Through two videos, a presentation and a walk-through of the plant, community members learned about the history of the sugar factory and how sugarbeets are turned into powdered, granulated and brown sugars.

The informative videos described how sugar beets were once harvested.

The original factory was built in 1910, but beets were raised in the area as early as 1902.

Early growers relied on manure for fertilizer and hand laborers to help remove remaining weeds.

In the 1970s, mechanical thinning started.

The sugar-making process itself remains virtually unchanged from the early days, aside from new equipment, automation and higher standards.

One day of harvest today is equal to 30 days in the past.

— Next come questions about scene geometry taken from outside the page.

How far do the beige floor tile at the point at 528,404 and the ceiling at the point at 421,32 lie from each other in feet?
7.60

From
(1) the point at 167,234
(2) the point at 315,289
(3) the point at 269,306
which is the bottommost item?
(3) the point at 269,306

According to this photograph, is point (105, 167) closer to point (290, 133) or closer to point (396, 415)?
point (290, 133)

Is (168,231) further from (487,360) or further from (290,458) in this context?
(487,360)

WSC has been grower-owned since 2002 when sugar growers collectively bought the factory.

There are five factories in total with 1000 to 1100 owners.

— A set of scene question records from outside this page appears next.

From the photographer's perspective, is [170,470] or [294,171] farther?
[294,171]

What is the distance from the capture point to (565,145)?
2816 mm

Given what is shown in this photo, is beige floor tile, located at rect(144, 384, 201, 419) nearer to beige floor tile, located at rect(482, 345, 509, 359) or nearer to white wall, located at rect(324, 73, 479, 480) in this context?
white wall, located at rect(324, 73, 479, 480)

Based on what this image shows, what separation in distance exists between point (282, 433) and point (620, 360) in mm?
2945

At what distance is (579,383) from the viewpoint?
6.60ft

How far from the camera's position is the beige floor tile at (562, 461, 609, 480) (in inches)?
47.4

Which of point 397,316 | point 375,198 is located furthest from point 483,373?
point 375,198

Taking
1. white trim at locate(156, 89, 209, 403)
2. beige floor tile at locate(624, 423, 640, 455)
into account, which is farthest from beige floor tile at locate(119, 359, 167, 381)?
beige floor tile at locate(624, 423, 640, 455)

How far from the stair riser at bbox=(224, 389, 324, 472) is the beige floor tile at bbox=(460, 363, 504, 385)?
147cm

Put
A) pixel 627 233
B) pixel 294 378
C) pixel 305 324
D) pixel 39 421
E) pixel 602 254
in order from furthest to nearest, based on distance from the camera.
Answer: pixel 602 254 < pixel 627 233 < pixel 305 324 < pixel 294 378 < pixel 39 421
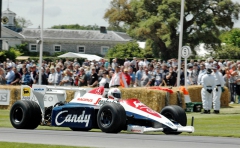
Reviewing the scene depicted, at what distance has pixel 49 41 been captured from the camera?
10594 cm

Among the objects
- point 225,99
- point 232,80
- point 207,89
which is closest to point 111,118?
point 207,89

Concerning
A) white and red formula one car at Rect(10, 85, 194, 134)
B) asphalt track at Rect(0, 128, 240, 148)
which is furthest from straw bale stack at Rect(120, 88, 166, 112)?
asphalt track at Rect(0, 128, 240, 148)

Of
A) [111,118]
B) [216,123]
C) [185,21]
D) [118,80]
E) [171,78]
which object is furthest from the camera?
[185,21]

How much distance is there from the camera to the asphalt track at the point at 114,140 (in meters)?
14.0

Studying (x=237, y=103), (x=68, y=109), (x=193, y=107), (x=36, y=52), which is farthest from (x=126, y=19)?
(x=68, y=109)

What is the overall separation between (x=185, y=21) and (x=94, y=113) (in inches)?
2541

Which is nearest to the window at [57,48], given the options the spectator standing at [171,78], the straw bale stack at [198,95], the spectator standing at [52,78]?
the spectator standing at [52,78]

The company is a closed co-op in which 1 acre equals 1 share.

"WSC employs 300 people year round and 500 during harvest," said Luke Rust, plant manager.

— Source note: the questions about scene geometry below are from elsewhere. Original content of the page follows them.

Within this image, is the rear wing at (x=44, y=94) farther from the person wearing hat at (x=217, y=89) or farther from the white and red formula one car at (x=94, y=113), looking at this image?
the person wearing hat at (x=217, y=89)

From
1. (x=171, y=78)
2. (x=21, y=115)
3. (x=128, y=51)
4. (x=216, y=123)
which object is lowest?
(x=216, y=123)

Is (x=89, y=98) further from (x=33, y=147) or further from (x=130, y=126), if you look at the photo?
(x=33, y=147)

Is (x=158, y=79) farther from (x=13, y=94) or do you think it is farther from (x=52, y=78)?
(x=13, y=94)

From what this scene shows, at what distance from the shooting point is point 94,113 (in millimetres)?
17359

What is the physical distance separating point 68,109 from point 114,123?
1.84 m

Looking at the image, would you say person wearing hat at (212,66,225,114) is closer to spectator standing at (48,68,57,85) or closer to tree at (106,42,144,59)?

That number does not include rehaul drivers, who are typically contract workers.

During the planting season, irrigation is essential for sugar beets as rainfall only accounts for a small percentage of needed water.

Today, strip and minimum till cultivation is more common for soil and water conservation.

Fungicides are also important to control cercospora leafspot and powdery mildew.

Cercospora leafspot causes reduced tonnage and sucrose and increases impurities in sugar beets.

Powdery mildew inhibits photosynthesis and can reduce sugar yields by up to 30 percent.

The remaining solid from the sugarbeet is called pulp and is sold as cattle feed.

The bales of hay around the sugarbeet piles are there to protect them from freezing as well as any warm temperatures.

Rust said, "The beets are storing really well right now."

Some of the larger sugarbeet farmers operations run 24 hours, with two 12 hour shifts.

After the videos and presentation, the more than 40 visitors divided into small groups for a tour of the factory.

The tour included stops at all but one stage of the sugar-making process.

Due to the frigid weather, those on the tour were spared the negative temperatures and did not see the receiving area or the rock and trash catchers. After the sugar beets are delivered to the factory, they are sent through the rock and trash catchers, then washed in a giant bath.

Next, they are sliced into long noodle-like pieces called cossettes.

They are then sent through a diffuser and on to filters that remove mud and impurities from the juices.

Once the sugar has gone through crystallization and separation it is ready to be bagged.

Sugar is bagged automatically and hot-sealed before continuing down a conveyor belt where it is boxed and sent to the warehouse.

The Scottsbluff factory currently packages 32 different brands of sugar.

During dinner, the group learned that the sugar factory uses cane sugar molasses to make brown sugar because sugar beet molasses is too bitter.

"We have five self-propelled harvesters in the valley," said Rust.

There aren't more because their price tag is too high for the size of many farms.

EPA changes are also expected to have a major impact over the next year.

The sugar factory has already begun preparing for some of those changes with upgraded boilers and other work around the factory.

Rust answered questions about how much sugar is obtained from beets.

"Beet sugar makes up about 60 percent of the U.S. market," Rust said.

For those who are curious about the occasional smell coming from the sugar factory, sometimes, "there is too much sugar in the lime pond," said Rust.

The sugar ferments in the pond and that's the smell that wafts up your nose.

Customers can support local growers by checking the labels on their sugar packages. If there is an F in the code, it came from the Scottsbluff factory, if there is an N, it came from the Torrington, Wyo. factory.

Dinner at the annual event was provided by several companies in the area.

Betaseed, WESTCO and Western Sugar provided all the food for tour visitors.

The tour is one of two fund raisers for the Scottsbluff/Gering United Chamber of Commerce. All money raised provides funds for a scholarship to a senior in the area who is studying agriculture.